Par décision sur opposition du 27 mars 2012, le SDE a
partiellement admis l’opposition formée par l’assuré et réformé la décision
attaquée en ce sens qu’il a réduit la durée de la suspension de quatre à
trois jours. Dans sa motivation, le SDE a admis, contrairement à ce que
I’ORP avait retenu, que l’assuré avait effectué des recherches d’emploi
pendant son délai de congé, mais a considéré que ses efforts étaient
insuffisants. En effet, ni ses démarches effectuées auprès d’agences de
placement, ni celles faites par téléphone ne remplissaient les critères de
qualité nécessaire exigés par la jurisprudence.
C.Par acte du 30 mars 2012, F.________ a recouru contre la
décision sur opposition précitée et a conclu à sa "reconsidération". A
l’appui de son recours, F.________ a allégué qu'il écrivait mal et que les
visites personnelles étaient souvent la règle dans son domaine
professionnel, raisons pour lesquelles il n’avait pas envoyé de lettre.
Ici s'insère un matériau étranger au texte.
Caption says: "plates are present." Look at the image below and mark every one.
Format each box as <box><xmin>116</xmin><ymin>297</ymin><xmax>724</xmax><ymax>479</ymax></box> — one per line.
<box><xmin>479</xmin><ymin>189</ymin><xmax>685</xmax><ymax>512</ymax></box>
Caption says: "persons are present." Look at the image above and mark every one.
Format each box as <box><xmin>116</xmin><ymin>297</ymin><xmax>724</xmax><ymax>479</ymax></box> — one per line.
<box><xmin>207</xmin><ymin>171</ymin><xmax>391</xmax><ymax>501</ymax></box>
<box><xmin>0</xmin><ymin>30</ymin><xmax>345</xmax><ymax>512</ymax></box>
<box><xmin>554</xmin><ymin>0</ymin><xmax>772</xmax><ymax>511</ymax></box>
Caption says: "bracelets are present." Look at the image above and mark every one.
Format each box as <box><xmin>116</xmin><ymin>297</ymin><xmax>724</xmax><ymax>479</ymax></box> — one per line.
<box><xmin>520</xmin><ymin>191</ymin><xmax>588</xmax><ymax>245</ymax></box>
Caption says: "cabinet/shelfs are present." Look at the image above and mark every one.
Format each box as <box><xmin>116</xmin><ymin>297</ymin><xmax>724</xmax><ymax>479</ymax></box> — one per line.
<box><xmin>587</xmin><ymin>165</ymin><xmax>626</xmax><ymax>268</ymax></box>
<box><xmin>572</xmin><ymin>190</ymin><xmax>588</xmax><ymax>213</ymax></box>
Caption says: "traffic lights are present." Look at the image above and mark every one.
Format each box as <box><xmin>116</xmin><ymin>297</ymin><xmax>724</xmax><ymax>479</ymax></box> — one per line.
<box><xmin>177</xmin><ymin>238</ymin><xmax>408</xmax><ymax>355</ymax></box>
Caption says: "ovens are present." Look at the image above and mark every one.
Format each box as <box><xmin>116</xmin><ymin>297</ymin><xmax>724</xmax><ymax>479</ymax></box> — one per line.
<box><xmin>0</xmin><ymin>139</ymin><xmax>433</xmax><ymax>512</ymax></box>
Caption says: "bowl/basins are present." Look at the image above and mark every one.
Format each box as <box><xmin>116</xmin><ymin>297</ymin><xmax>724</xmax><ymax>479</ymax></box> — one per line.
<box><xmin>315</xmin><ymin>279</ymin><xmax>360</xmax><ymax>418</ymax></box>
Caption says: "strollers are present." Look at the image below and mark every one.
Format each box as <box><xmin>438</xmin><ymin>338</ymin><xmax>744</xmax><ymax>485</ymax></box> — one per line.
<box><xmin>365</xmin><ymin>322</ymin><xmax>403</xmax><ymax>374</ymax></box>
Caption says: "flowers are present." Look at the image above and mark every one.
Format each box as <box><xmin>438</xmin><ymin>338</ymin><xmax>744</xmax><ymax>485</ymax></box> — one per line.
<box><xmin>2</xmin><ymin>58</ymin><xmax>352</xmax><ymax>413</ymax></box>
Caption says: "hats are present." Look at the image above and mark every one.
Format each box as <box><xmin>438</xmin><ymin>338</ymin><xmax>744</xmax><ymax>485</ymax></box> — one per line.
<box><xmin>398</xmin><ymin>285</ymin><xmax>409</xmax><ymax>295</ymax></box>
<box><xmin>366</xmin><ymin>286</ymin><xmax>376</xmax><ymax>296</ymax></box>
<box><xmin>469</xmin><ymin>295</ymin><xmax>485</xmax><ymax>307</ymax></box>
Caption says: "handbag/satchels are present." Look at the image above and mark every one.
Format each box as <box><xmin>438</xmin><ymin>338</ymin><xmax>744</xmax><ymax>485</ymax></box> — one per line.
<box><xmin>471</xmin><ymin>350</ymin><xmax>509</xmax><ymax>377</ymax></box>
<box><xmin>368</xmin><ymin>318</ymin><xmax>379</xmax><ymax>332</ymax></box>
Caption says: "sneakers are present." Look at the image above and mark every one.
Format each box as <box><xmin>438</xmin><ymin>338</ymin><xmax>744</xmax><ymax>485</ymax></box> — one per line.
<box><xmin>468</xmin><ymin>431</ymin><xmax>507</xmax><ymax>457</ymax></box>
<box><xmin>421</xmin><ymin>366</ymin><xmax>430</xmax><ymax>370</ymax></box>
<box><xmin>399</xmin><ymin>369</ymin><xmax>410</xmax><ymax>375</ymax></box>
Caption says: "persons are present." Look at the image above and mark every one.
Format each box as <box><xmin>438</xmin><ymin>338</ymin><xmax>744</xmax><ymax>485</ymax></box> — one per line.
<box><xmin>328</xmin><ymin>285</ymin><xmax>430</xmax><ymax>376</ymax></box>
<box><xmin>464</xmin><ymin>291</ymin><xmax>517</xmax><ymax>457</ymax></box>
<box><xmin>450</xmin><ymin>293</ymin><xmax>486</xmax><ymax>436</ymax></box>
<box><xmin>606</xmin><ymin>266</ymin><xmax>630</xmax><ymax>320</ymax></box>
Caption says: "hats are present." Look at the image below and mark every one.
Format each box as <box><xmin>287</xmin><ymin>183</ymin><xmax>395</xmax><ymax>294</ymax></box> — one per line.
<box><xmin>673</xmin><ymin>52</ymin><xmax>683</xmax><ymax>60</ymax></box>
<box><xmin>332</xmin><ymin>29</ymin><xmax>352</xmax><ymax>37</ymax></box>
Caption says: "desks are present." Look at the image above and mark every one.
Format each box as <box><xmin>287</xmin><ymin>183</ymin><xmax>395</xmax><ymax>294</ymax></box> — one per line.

Enfin,
se trouvant encore en mission entre le 10 novembre et le 16 décembre
2011, il n’avait pu se libérer en raison du surcroît de travail existant avant
la période des fêtes. Il avait du reste toujours fait certaines de ses
démarches par téléphone, ce qui avait parfois débouché sur un emploi.
Dans sa réponse du 27 avril 2012, l’intimé a conclu au rejet du
recours et à la confirmation de la décision attaquée. Il a invoqué
l’obligation de l’employeur selon l’art. 329 al.3 CO d’accorder au
travailleur le temps nécessaire à la recherche d’un emploi. Cette
obligation s’imposait en outre à tous les assurés qu’ils soient libérés ou
non de leur obligation de travailler pendant le délai de congé.
Le recourant n'a pas comparu à l'audience d'instruction du 4
juin 2012 à laquelle il avait régulièrement été convoqué.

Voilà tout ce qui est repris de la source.